The 1.5-mile tour begins at the Pacific Building at 1057 N. State Street and ends at the Daylight Building at the corner of State and Chestnut streets. The tour materials feature a vast historic photograph collection that illustrate the striking changes and surprising similarities between late 1800s Bellingham and what it looks like today.
The Town of Sehome, which is now part of the downtown Bellingham area, was originally settled in 1853 around a coal mining venture and was one of four early towns that became the City of Bellingham in 1904. The name “Sehome” came from the mine superintendents' Clallam Indian father-in-law, named “S',yah-whom.”
In 1889 the coal company began selling off its real estate, Sehome Hill was logged, a town site was cleared, and the new cross streets of Holly, Magnolia, Chestnut, Maple, Laurel, and Rose Streets were cut through the forest. Over time, many early wood frame buildings were replaced by large commercial buildings built of brick and stone, and “Elk” Street was renamed “State” Street, which remains today.

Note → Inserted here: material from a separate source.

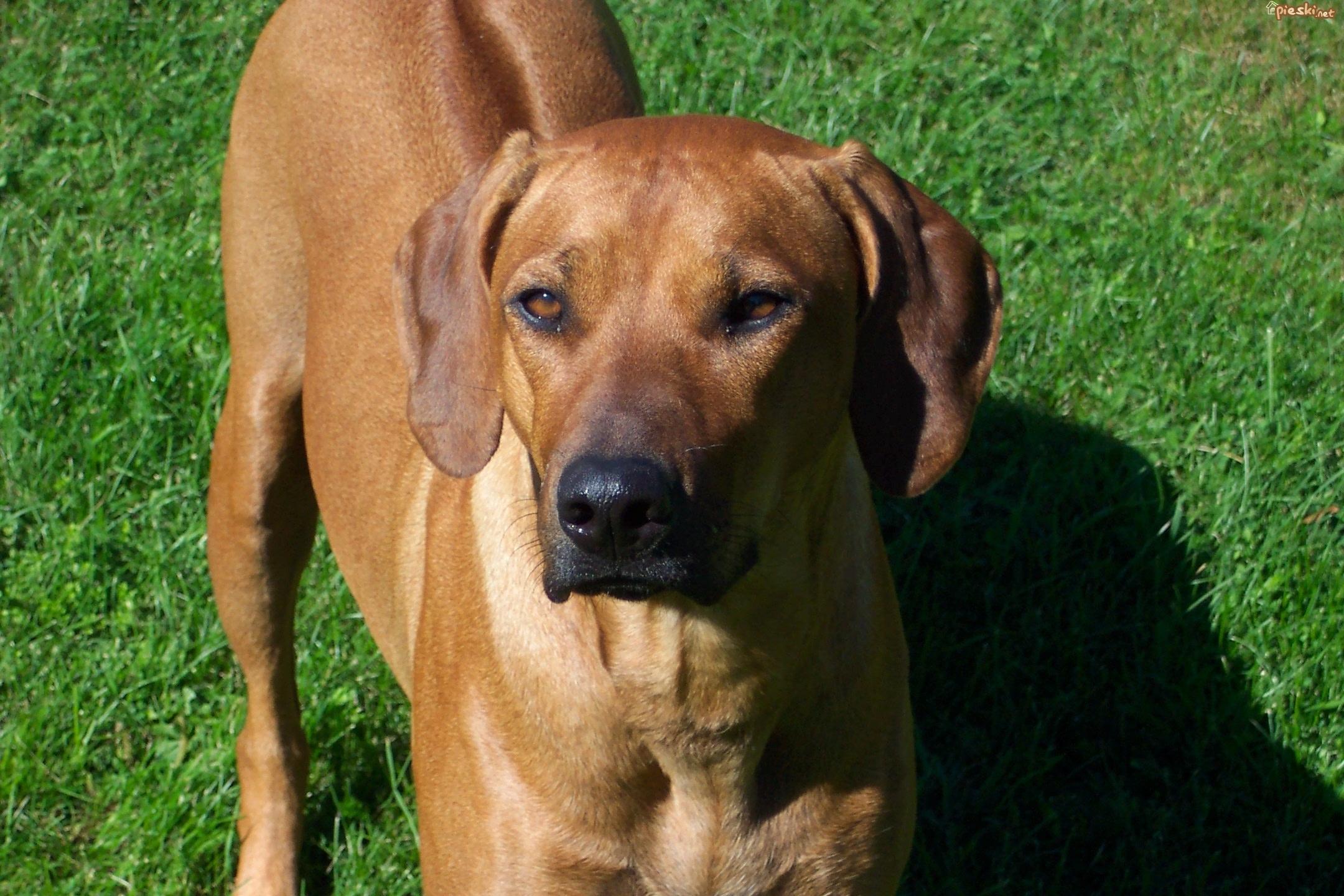 rhodesian ridgeback dog on field wallpaper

The City hopes that these interactive tours will encourage Bellingham residents to walk and discover the many shops, restaurants, music venues and activities downtown has to offer. Hardcopy booklets of the tour are available at the Whatcom Museum Store, the Whatcom Museum Photo Archives, the Bellingham Public Library, and the Bellingham/Whatcom County Tourism Visitor Centers on Potter Street and Commercial Street. The online version of the tour, which is optimized for use via smartphone or desktop, can be accessed at www.cob.org/historytours.
The Old Sehome Historic Walking Tour was funded in part with Federal funds from the National Park Service, Department of the Interior, administered by the State Department of Archaeology and Historic Preservation and the City of Bellingham.